Amerika Serikat, Inggris, Australia, dan Uni Eropa telah menjatuhkan sanksi kepada dewan militer Myanmar yang berkuasa dan jaringan bisnis militer yang luas.
Hubungan pertahanan antara Rusia dan Myanmar telah tumbuh dalam beberapa tahun terakhir, dengan Moskow memberikan pelatihan militer dan beasiswa universitas.
Tidak hanya itu, Rusia menjual senjata ke militer Myanmar yang masuk daftar hitam oleh beberapa negara Barat atas tuduhan kekejaman terhadap warga sipil.

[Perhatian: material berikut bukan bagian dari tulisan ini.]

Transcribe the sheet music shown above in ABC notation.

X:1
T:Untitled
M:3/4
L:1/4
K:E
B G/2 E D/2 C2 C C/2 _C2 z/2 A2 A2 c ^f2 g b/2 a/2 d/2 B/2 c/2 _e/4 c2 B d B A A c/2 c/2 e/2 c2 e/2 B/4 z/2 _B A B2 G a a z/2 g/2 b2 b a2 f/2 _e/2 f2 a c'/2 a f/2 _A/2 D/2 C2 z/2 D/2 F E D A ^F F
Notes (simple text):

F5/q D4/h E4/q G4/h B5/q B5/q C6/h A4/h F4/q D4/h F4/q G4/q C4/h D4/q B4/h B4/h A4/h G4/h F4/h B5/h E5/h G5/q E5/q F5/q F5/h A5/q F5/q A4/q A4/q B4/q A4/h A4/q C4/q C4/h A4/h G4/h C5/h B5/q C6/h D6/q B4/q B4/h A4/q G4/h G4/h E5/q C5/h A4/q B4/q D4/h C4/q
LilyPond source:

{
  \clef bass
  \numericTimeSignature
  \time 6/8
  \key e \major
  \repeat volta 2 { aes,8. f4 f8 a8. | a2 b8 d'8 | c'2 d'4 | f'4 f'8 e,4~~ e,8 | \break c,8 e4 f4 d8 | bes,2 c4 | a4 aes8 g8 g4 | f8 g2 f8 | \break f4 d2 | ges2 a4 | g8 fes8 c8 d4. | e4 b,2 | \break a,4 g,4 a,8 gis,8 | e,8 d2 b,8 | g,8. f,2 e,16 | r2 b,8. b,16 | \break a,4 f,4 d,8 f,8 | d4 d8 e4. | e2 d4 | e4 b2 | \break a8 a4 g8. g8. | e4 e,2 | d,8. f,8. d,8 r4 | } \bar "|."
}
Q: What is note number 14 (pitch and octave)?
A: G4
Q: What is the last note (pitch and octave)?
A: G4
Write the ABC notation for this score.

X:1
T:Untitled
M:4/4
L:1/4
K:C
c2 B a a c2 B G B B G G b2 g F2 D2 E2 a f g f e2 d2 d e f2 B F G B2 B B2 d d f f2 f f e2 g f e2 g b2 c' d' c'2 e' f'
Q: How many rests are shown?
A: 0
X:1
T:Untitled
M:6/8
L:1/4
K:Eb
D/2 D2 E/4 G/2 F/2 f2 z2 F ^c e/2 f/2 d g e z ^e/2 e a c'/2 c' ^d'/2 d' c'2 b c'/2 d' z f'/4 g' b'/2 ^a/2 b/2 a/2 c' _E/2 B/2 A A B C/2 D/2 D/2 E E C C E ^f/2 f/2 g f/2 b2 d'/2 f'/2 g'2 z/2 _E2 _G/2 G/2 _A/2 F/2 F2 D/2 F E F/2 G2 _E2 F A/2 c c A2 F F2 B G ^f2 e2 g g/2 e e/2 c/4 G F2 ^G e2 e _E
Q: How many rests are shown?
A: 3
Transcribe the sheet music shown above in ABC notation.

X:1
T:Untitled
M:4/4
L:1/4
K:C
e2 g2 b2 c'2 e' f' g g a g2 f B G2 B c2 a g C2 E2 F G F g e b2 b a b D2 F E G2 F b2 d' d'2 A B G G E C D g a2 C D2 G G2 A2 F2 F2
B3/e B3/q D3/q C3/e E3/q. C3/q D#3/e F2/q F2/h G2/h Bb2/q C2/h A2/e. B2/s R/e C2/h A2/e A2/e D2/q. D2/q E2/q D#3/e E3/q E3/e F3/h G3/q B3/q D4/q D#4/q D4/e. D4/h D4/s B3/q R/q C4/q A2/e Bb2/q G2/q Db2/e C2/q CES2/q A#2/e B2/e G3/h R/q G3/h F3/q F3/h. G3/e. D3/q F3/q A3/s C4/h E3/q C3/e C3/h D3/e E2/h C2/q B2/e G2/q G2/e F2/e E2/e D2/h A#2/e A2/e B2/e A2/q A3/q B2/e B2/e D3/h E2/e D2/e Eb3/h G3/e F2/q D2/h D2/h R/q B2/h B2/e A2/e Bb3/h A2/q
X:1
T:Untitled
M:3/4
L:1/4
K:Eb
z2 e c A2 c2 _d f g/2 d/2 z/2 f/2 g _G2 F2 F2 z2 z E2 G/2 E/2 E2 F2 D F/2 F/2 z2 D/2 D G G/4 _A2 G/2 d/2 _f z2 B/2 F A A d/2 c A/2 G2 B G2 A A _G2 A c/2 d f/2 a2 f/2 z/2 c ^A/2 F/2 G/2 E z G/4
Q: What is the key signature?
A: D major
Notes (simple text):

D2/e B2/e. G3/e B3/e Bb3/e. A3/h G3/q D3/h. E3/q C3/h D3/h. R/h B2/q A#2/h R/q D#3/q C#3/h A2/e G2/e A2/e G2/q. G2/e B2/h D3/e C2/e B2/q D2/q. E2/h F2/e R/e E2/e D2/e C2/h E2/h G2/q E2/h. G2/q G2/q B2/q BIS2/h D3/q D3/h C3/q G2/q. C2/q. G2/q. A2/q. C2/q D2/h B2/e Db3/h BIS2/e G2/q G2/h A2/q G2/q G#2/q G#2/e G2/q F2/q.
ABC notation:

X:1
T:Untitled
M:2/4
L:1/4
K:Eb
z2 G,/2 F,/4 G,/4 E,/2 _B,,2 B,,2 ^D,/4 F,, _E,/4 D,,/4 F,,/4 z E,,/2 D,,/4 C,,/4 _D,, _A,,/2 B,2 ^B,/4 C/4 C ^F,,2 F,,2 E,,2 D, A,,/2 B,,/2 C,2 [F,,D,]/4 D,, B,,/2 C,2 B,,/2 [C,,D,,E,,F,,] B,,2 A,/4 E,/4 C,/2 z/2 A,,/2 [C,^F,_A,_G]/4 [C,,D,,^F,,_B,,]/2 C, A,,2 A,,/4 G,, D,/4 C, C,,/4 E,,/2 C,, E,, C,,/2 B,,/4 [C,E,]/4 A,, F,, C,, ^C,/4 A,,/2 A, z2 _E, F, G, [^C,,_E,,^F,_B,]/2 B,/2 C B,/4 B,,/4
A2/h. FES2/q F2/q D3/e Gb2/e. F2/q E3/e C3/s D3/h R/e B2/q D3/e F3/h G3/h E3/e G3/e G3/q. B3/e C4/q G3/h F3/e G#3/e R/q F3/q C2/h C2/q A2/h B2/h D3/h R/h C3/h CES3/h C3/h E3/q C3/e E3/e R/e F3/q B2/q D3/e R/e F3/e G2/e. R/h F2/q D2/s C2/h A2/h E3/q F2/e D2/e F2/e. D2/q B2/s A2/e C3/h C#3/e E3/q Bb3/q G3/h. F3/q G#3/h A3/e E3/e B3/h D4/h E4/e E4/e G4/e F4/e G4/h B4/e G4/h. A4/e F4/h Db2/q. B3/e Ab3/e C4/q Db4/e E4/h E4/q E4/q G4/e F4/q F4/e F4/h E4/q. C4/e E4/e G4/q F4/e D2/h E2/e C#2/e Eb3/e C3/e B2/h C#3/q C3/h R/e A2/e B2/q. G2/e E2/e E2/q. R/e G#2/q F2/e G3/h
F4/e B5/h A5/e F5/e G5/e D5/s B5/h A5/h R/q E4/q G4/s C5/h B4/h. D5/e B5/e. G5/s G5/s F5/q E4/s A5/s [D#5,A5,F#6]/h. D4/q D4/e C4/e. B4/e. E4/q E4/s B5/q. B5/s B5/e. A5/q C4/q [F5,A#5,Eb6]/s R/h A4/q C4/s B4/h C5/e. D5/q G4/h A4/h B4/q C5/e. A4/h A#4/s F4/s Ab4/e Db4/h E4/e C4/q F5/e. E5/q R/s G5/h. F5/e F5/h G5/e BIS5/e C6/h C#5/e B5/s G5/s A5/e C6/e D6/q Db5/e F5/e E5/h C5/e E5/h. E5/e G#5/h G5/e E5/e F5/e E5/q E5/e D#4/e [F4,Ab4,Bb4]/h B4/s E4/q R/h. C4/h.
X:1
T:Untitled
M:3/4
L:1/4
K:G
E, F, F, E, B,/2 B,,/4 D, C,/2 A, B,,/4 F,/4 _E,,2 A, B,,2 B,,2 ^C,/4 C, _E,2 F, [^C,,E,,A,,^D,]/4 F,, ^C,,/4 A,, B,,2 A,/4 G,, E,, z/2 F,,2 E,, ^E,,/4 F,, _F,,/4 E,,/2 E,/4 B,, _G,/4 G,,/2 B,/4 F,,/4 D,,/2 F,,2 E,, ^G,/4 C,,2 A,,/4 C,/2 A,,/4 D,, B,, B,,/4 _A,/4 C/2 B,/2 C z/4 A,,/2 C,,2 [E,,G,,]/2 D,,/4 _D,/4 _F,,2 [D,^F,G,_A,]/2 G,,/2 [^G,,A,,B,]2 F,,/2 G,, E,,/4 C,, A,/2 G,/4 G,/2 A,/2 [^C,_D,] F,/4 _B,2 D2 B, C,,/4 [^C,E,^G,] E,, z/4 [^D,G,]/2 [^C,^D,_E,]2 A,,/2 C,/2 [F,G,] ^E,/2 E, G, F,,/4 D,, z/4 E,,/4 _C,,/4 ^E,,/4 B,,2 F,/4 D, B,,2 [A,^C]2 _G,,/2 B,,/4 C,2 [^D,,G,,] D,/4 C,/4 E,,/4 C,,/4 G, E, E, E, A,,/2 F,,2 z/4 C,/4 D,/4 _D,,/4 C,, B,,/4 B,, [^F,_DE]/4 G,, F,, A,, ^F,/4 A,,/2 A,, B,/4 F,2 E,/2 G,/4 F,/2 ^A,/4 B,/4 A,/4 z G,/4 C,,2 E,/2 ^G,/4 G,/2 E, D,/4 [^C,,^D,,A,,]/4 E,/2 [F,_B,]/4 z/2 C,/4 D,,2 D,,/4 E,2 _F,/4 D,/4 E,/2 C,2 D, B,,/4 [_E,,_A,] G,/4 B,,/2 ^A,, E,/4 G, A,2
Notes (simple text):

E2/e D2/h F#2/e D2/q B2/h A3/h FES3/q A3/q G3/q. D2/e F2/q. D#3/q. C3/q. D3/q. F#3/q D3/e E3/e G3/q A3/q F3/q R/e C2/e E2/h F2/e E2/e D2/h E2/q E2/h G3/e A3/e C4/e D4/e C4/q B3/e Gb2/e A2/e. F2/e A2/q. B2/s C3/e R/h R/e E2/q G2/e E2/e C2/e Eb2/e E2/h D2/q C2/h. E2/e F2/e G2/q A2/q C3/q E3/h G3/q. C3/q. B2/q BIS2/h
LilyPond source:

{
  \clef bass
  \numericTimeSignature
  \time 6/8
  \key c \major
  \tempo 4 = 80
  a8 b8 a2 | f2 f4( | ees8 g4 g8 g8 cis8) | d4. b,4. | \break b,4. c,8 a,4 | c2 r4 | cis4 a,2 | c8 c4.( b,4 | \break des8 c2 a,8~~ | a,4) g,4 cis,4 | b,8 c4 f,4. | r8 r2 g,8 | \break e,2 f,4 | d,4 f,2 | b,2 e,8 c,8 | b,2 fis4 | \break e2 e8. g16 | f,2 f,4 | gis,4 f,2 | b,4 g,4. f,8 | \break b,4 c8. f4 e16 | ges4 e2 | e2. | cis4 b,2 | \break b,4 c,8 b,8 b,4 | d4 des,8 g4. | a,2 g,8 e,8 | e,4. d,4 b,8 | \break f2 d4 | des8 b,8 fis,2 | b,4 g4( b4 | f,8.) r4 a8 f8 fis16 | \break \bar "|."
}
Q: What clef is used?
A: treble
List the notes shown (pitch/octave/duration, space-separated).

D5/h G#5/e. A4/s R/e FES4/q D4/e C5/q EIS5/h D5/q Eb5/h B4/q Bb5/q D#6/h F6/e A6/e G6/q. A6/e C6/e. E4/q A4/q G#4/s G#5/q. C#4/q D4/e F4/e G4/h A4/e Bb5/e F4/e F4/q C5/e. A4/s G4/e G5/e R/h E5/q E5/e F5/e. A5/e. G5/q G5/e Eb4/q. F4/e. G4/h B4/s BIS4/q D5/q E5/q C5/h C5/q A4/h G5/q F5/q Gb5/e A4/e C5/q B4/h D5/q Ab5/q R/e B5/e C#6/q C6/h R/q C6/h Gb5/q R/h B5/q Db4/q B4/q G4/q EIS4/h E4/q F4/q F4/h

Rusia adalah sumber setidaknya 16% persenjataan yang Myanmar peroleh dari 2014 hingga 2019, menurut sebuah studi tahun 2020 oleh Institut Penelitian Perdamaian Internasional Stockholm.
Yadanar Maung, perwakilan kelompok kampanye Justice for Myanmar, mengatakan, Rusia melegitimasi junta dan menyerukan masyarakat internasional untuk memberlakukan embargo senjata global.
"Rusia terlibat dalam kampanye teror militer terhadap rakyat," sebut Yadanar Maung kepada Reuters. "Kami terkejut, para pejabat Rusia melakukan perjalanan ke Myanmar untuk melegitimasi junta militer ilegal".
Pemimpin junta militer Myanmar Jenderal Min Aung Hlaing bahkan menyebut Rusia sebagai teman sejatinya.
Hal itu diungkapkan Jenderal Min Aung Hlaing dalam parade militer Myanmar yang digelar untuk memperingat Hari Angkatan Bersenjata pada Sabtu (27/3/2021).
Melansir Reuters, Jenderal Min Aung Hlaing menyambut kehadiran pasukan Rusia yang menghadiri acara yang digelar di ibu kota Myanmar, Naypyidaw, tersebut.